The second negative consequence for Hong Kong will be economic. Up until the National Security Law was announced, Hong Kong was given special economic status by the U.S. It is due to this special categorization that Hong Kong was able to attract top international companies and become one of the major financial centers in the east. However, this economic status was dependent on the condition that Hong Kong remains a democracy and protects personal freedoms.
Since this is no longer true, U.S. President Donald Trump has initiated the process of scrapping this status for Hong Kong. As a result, businesses are expected to slowly move away from Hong Kong and seek out other destinations like Tokyo, Singapore, etc. Hong Kong will also lose out on the preferential traffic rates it enjoyed from its relationship with the U.S. Trade between the two regions amounts to about US$67 billion a year.
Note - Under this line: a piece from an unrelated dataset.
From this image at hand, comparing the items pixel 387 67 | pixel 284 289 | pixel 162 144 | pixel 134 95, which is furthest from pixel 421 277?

The third issue would be privacy and cybersecurity laws. As of now, Hong Kong’s cybersecurity law is solely applicable to the region, while China’s cybersecurity law is only applicable to the mainland. But the National Security Law can carve a path for Beijing to impose its cybersecurity laws in Hong Kong. This will give the communist government access to data about the people of Hong Kong, businesses, and so on. Plus, online censorship policies will be strengthened under the guise of “protecting national interests.”
New police unit
The Hong Kong police department is setting up a special unit to facilitate the implementation of the National Security Law. According to John Lee Ka-chiu, the city’s security minister, the unit will be fully functional right from the first day the law is implemented. The new unit will be headed by police commissioner Chris Tang Ping-keung and will be involved in activities like investigation, intelligence gathering, and training.
Lee did not reveal the extent to which the local unit will work with agencies from the mainland. However, he did suggest that there would be heavy involvement of these agencies. The minister pointed out that the mainland departments have wider intelligence gathering and analysis capabilities and will aid the local unit to have a “helicopter view” of an issue.